The technology already exists to provide such fine-grained audio positioning, and is being used in high-end entertainment sound systems that utilize larger speaker arrays and control software to resolve the sound, say, when you’re watching a movie, to put an explosion On the “side” of the room where the explosion occurred. But that’s just the beginning: video positioning means holography. I hope there is a lot of work to do to make the rendering more realistic.

But there may be other solutions; for example, I’m shocked by how personal texting feels even without any visual cues. Next-gen meeting details, such as meeting details, may depend on what other attendees say. Likewise, technologies such as ultra-wideband (UWB) could provide a mechanism to not only provide detailed feedback on physical positioning without visual effects, but also provide participants with more ways to interact with the conversation (eg, gestures can is an actionable trigger).

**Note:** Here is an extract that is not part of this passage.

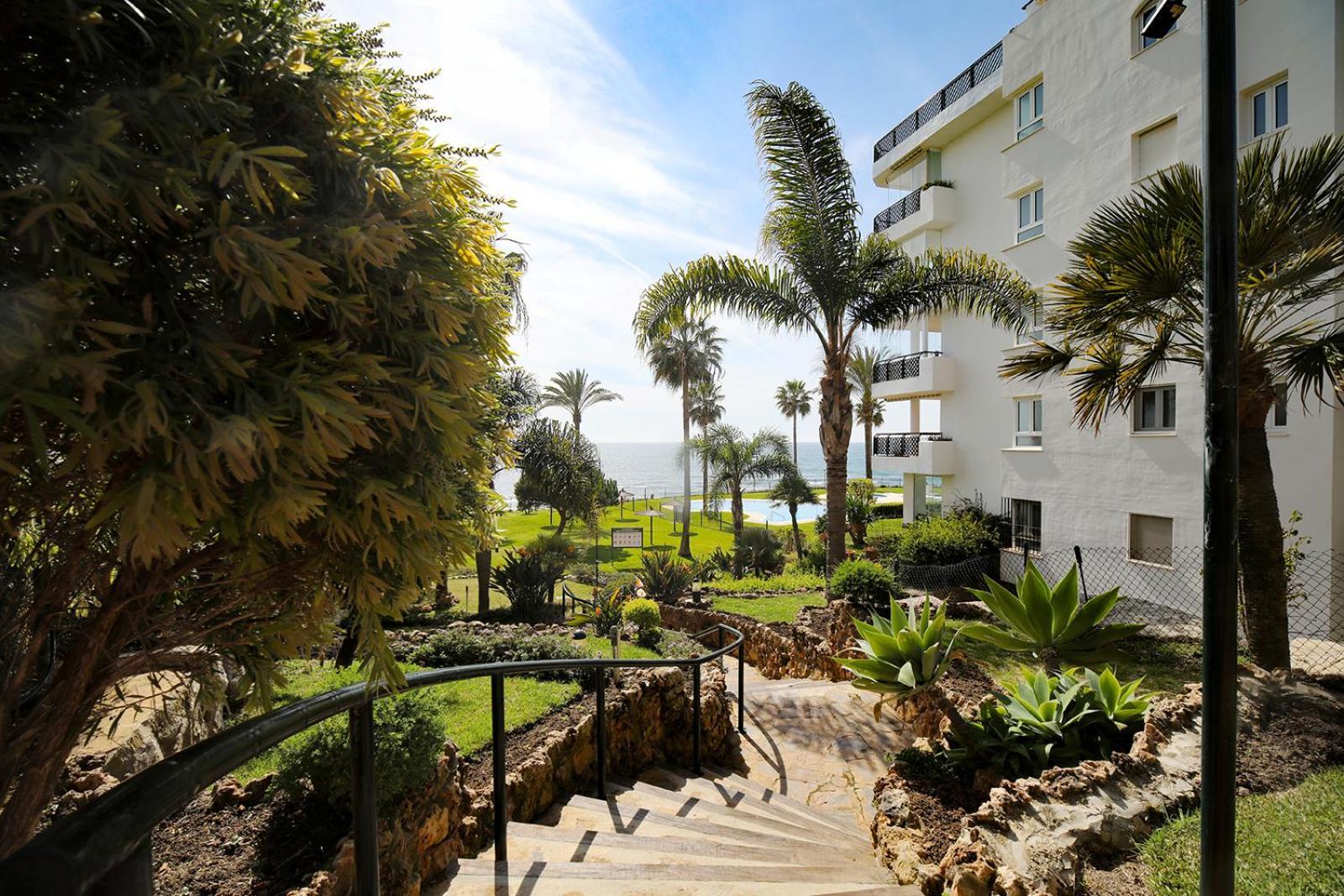 Apartment Mi Capricho Sitio de Calahonda Ngoại thất bức ảnh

I think the days of staring at the speaker console in the middle of the conference room table will be over sooner or later.

Third, reliability. Being interrupted during a conference call is a common experience, as is trying to speak through (or get speaking from) another participant. Video calls can become choppy and may lag. Image resolution may vary.

There are a number of connectivity solutions that offer an opportunity for an evolutionary change to meetings, such as WiFi 6 (available today, capable of handling multiple devices, such as additional cameras or speakers) and 5G coming in the near future, which will enable faster Connect to the cloud.

We’ll explore new ways to capture and cache conversations, for example certain responses are triggered when subtle feedback is not needed (think audio/video emotes?), so some of the simplest interactions are pre-programmed, just Like the way some responses require a click when you’re texting. Going a step further, AI has the opportunity to become an actual participant in conference calls and video chats, helping participants communicate more efficiently, perhaps acting as a referee or translator to simplify conversations.

Imagine a lengthy back-and-forth, and then the AI ​​player says, “It sounds like you’re saying XYZ and agree, so let’s move on to the next bullet point.” Making the remote meeting experience better may be about making the actual discussion more effective, not just Just to improve connection efficiency.

I still hope we can all get back to normal, but maybe the pandemic will be a new normal and I’m sure the lessons we’ve learned from it will stay with us for years to come. While I will continue to enjoy and rely on tools that allow remote connectivity, I think the innovation and development driven by our recent experience will also continue.